Introduction: Abl2 nonreceptor tyrosine kinase (Arg, c-abl oncogene 2) has recently been identified as being recurrently amplified at DNA levels and overexpressed at mRNA levels in hepatocellular carcinomas (HCCs), and might be a potential oncogenic driver and therapeutic target for HCC.
Methods: In this study, we investigated the Abl2 expression in a series of HCC tumors by immunohistochemistry and further evaluated its clinicopathological and prognostic significance. We also performed an in vitro experiment to validate the effect of Abl2 gene silencing on the migration and invasion abilities of human liver cancer HepG2 cells.
Results: It has been demonstrated that Abl2 was unregulated in 37.3% (28/75) of primary HCC tissues, and was significantly associated with a shorter overall survival time (P=0.0005).
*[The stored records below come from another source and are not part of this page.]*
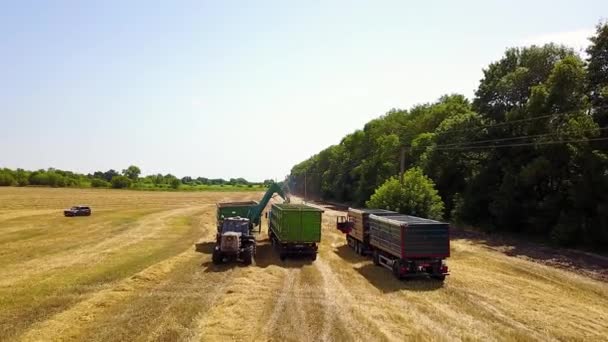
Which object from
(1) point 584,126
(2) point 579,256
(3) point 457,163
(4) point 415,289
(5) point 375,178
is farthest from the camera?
(5) point 375,178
In addition, Abl2 gene silencing in HepG2 cells significantly attenuated its migration and invasion abilities in vitro. We also found that the phosphorylation of metastasis-associated gene cortactin was markedly decreased by Abl2 silencing.
Conclusion: We propose that Abl2 might be a potential candidate therapeutic target for HCCs and that targeted therapies against Abl2 in the treatment of HCCs deserve further investigation in the future.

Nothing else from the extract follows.